Cool: Sentient Sections and Academic Writing …

On the long list of things in academic writing that make me cringe is – of course – the use of active form, incorrect use of insufficient biographies, and frivolous acknowledgements.

I’m currently reviewing a paper for a journal, which brings forth in spades another linguistic detail that should (and, easily can) be avoided. I am, of course, not going to reveal which paper or which journal – that would go agains the code-of-ethics for reviewing academic papers (which, sadly, not all publication houses respect), so I hit up my favorite search engine for a public example, and the first result was from this paper (which I haste to say is otherwise interesting):

This section focuses on another aspect of Pastry’s routing performance, namely its properties with respect to locality. We will show that the route chosen for a message is likely to be “good” with respect to the proximity metric…

The next example is from this paper (which I didn’t actually read beyond the abstract):

Abstract – This paper focuses on performance investigation of reactive and proactive MANET routing protocols, namely AODV, DSR, TORA and OLSR

Emphasis is, in both cases, mine. “Focuses on something” means “to give of attention to” that something – and choosing to do so (or not) is an act that requires awareness, and the ability to make a choice.

Thus, the authors of a paper, or of a section, can chose – in their study, or in their writing – to focus on something specific.

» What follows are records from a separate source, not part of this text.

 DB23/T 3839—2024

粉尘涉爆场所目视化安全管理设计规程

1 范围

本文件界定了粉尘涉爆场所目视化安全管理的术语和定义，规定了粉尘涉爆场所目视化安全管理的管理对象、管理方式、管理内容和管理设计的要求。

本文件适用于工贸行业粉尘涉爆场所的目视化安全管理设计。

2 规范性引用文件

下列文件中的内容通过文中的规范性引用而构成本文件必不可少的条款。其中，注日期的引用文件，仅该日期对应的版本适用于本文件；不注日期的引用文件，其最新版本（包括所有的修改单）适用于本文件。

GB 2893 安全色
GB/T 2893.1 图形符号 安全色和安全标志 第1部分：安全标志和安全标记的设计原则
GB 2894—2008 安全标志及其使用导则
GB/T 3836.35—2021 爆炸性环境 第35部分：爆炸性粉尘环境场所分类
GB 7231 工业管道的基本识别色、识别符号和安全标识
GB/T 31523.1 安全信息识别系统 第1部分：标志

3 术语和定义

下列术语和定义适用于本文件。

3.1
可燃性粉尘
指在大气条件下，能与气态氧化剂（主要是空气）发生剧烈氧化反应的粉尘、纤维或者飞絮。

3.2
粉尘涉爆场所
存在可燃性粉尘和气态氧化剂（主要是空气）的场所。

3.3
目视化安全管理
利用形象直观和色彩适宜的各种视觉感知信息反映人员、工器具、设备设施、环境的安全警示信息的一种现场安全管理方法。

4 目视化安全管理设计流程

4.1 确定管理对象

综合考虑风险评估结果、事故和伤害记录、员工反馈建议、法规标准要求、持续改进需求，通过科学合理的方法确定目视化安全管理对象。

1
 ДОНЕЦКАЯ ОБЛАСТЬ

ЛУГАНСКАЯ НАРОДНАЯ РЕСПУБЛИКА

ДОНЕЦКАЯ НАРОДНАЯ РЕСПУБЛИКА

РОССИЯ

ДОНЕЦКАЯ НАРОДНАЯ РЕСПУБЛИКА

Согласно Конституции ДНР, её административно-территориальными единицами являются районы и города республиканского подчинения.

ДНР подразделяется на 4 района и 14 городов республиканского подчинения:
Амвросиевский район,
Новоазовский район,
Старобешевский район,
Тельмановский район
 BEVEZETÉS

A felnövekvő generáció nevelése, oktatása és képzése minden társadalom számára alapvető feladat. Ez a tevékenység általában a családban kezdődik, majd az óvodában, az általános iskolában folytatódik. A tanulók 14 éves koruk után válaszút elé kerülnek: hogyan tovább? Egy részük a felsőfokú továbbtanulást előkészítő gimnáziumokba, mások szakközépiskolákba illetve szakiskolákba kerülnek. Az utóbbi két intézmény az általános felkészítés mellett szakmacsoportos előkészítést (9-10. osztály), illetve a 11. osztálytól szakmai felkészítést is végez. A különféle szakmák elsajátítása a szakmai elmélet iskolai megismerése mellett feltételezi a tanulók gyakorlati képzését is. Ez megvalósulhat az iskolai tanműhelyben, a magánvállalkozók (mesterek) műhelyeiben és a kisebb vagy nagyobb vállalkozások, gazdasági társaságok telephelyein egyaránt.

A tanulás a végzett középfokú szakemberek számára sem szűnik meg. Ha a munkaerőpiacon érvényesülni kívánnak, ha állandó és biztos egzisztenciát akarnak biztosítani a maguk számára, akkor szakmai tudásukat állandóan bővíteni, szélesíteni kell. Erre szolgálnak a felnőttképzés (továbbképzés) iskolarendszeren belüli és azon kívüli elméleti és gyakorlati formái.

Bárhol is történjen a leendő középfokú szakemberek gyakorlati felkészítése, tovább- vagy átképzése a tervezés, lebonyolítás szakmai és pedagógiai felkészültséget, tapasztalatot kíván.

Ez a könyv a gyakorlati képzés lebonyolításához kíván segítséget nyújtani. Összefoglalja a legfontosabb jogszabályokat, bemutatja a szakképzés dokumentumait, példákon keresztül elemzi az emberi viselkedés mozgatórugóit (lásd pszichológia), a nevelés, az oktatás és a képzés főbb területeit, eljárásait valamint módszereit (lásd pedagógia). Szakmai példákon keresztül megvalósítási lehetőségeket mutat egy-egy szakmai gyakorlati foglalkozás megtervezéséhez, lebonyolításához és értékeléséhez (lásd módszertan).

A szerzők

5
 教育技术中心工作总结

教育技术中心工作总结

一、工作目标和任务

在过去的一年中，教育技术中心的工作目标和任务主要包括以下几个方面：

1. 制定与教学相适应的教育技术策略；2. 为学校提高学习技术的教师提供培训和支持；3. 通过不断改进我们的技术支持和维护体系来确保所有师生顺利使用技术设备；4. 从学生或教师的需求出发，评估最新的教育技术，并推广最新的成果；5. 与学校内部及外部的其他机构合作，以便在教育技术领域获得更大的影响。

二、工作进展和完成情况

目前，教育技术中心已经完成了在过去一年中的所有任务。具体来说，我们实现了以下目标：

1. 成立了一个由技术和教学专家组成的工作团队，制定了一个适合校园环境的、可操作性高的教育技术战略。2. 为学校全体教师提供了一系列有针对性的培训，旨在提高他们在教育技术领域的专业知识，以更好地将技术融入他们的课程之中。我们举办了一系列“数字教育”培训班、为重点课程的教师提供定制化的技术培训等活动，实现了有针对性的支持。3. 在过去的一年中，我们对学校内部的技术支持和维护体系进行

I don’t suspect (even with the hypothesis of development of universal AI) that “sentience” is going to be an attribute associated with a section in a paper: it simply reports what the authors have written – which, of course, will be reflective of what the authors have focused on.

It’s an easy rephrasing to avoid ascribing sentience to sections and papers – for example:

This section presents a study of another aspect of Pastry’s routing performance, namely its properties with respect to locality. It will also show that the route chosen for a message is likely to be “good” with respect to the proximity metric…

And:

Abstract – This paper reports the result of a performance investigation of reactive and proactive MANET routing protocols, namely AODV, DSR, TORA and OLSR

As I have written before, while I do try to instil these writing habits into my own students, and endeavour to respect them in papers to (co-) author, I am an engineer…so, I “play the ball, not the (wo)man”:  when reviewing a paper and recommending acceptance or publication, I focus on only the scientific content.